**YOUR GOAL:** From the forum thread about Windows, copy out word for word the passage from "Just using what" up to and including "at the moment.".

I bolded it where it's wrong.

----------


## Out of the Blue

> ->Programs written for windows do best



Just using what he said in my argument.

On another note, breaking laws in and of itself isn't bad IMO, you have to look at whether or not the law is constitutional, though obviously there is a different law/legal system in the EU than state-side. And maybe MS should just ditch the EU, except they can still make more profits being persecuted in the EU than not selling anything at all.

I don't know if that made any sense, I'm recovering from a stomach flu at the moment.

----------


## RedfishBluefish

Actually I was using "do best" in an evolutionary sense (ie. they "win" - regardless of their quality).

I believe the main problem is Microsoft's monopoly. Why should they bother to make an outstanding OS, if they can just do the minimum, to get people to spend money on an upgrade? (Wait, I basically just quoted what everyone knows about monopolies. Meh.)

----------


## Replicon

I think with Vista, it's clearly more about vendor lock-in than quality. Amusingly, they did such an overhaul that it might end up hurting them overall.

I think MS' high point was Windows 98SE, though I suppose XP SP2 runs decently on modern hardware. Windows Vista kind of reminds me of the first Windows 98 edition. It really is like Star Trek movies: Skip every other (skip early 98 edition, skip ME, skip pre-SP2 XP, etc.)

----------


## ninja9578

Vista was about competing with Apple.  No debate.

Apple had released 5 operating systems between XP and Vista and all of them were better than XP so Microsoft was getting desperate for a product release.

**DATA ENTRIES:**

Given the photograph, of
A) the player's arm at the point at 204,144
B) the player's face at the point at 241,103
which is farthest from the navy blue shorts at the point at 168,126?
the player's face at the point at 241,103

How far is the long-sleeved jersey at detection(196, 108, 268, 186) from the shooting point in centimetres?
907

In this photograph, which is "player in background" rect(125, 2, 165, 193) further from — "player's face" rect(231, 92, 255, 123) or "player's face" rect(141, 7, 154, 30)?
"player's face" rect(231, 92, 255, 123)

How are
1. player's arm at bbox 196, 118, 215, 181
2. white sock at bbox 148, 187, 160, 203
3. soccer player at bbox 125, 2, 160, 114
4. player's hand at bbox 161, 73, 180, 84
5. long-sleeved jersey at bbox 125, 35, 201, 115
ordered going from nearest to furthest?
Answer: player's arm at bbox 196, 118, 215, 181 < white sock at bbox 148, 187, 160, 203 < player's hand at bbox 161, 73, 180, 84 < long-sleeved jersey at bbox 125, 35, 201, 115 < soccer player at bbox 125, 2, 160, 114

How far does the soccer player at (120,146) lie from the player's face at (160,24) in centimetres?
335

**FULL RESPONSE:**
Just using what he said in my argument.

On another note, breaking laws in and of itself isn't bad IMO, you have to look at whether or not the law is constitutional, though obviously there is a different law/legal system in the EU than state-side. And maybe MS should just ditch the EU, except they can still make more profits being persecuted in the EU than not selling anything at all.

I don't know if that made any sense, I'm recovering from a stomach flu at the moment.